Por qué las 'startups' no pueden salvar el mundo
La humanidad fía a menudo su bienestar al milagro de la tecnología y asigna a las ‘startups’ un rol que les viene grande por su naturaleza frágil
Las predicciones tecnológicas son como la política. Cada facción, tribu, familia o nación tiene las suyas. Cuando una organización vaticina, lo hace impulsada por el sesgo de sus conocimientos, intereses y fuentes.
Por ejemplo, la consultora Gartner incluye entre las diez súper tendencias de 2023 el metaverso (en franco retroceso, aunque no muerto), las tecnologías sostenibles (que avanzan al ralentí) y la ingeniería de plataformas (concepto desconocido incluso para algunos tecnófilos).
Si la pregunta se formula en el influyente círculo de los fondos de inversión americanos, la respuesta será que nada hace sombra a la inteligencia artificial generativa. Andreessen Howoritz, firma perteneciente a este selecto club, sostiene que la IA salvará a la humanidad (siempre que EEUU y Occidente impongan sus algoritmos a los de China).
En otras ocasiones, según soplase el viento, el último grito eran las criptomonedas, sometidas a durísimos vaivenes; la realidad virtual-aumentada que quizás ahora reviva con las gafas de Apple; el cloud computing, la ciberseguridad y el internet de las cosas; o esas smart cities que nadie ve por ninguna parte en la sufrida ciudad contemporánea.
Pero todo esto son menudencias y distracciones. Lo que de verdad espera la civilización (occidental) del siglo XXI es un paisaje compuesto por tres ejes: prosperidad, longevidad y seguridad.
El plano de la prosperidad significa seguir ampliando la cumbre del capitalismo con métricas todavía mejores: más renta per cápita que hace diez, veinte o treinta años; niveles educativos superiores; coches autónomos y eléctricos moviendo a la población de un punto geográfico a otro; compañías saneadas; deuda pública bajo control.
En el plano de la longevidad se libra la batalla por anular el deterioro asociado al envejecimiento, de modo que cualquier individuo roce la centuria sin perder múltiples facultades físicas y mentales. Elon Musk, Jeff Bezos y Sam Altman, por citar tres casos premium, invierten ingentes cantidades en la consecución de la vida eterna o de algo que, como Chappie, se le parezca en forma de cerebro exportable.
La seguridad implica una doble vertiente, el clásico belicismo bajo control (premisa que Rusia niega religiosamente desde la invasión de Ucrania) y la adaptación al cambio climático, marcado no sólo por la deforestación o la veloz desaparición de la flora y fauna mundial, sino por la proliferación de desastres naturales y la pérdida progresiva de islas y amplias zonas de costa ante la subida del nivel del mar.
A la tecnología en su modalidad más innovadora y disruptiva se le asigna un papel providencial en este guión planetario. Ninguno de esos tres amplísimos frentes de combate será pacificado sin el influjo computacional.
Este planteamiento tiene varias pegas, pero las más importantes son dos. Por un lado, la contradicción obvia entre la aspiración al crecimiento infinito (prosperidad) y el altruismo necesario para garantizar cierta seguridad. Por otro, la fe ilimitada en el tecno-milagro, una de cuyas consecuencias es la idolatría dispensada a las startups, empresas en su mayoría efímeras, sometidas a la inmensa presión de la escalabilidad y sin el músculo financiero necesario para poner sobre la mesa las soluciones que gobiernos y multinacionales escatiman.
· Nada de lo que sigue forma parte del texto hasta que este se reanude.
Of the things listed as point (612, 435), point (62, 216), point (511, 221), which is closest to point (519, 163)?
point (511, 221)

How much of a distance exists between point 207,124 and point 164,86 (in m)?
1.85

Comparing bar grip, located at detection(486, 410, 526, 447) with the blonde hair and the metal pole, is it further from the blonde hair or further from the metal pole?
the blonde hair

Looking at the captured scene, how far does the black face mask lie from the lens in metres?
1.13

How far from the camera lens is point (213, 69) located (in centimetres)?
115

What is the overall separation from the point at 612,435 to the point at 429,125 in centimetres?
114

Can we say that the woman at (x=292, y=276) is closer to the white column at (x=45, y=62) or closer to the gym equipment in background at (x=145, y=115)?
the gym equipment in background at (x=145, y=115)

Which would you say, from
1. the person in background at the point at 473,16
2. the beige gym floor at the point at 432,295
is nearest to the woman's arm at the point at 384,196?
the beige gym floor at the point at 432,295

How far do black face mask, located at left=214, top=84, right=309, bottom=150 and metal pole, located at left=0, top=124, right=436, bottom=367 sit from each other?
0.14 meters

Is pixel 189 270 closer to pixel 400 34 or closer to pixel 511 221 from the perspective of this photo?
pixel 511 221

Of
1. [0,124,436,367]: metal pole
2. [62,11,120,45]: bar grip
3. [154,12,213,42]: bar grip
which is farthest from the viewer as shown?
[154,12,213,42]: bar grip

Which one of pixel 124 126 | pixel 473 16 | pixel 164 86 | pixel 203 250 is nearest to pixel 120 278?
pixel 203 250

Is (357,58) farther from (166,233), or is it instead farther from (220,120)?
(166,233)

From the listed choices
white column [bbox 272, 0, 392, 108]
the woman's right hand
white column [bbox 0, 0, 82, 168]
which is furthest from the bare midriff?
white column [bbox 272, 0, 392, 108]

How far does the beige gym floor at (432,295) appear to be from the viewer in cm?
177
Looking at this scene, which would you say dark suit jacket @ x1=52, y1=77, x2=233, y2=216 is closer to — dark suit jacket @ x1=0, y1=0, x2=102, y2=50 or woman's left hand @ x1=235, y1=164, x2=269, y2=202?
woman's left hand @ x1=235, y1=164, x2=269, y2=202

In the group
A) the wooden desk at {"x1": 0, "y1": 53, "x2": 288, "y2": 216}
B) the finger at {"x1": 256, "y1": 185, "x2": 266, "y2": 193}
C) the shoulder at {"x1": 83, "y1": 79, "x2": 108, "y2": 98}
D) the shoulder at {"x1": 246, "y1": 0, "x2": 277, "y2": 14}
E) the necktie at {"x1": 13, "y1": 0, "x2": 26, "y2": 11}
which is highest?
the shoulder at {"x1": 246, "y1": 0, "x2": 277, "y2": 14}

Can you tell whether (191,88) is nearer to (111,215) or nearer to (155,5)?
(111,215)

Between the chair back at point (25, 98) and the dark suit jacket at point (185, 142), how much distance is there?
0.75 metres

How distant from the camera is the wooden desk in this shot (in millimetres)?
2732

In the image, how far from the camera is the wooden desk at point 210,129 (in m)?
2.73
¿Está todo perdido? No. Si resuelven la primera pega citada en el párrafo anterior, los titanes tech (Apple, Google, Meta, Amazon, Microsoft, OpenAI y sus equivalentes en otros países) pueden ser el elefante sobre el que las startups-picabuey comercialicen sus pequeñas revoluciones, ya sea vía adquisición (como ocurrió cuando Facebook compró WhatsApp), ya sea a través de transacciones cliente-proveedor que permitan al primero prestar a escala universal servicios ideados por el segundo.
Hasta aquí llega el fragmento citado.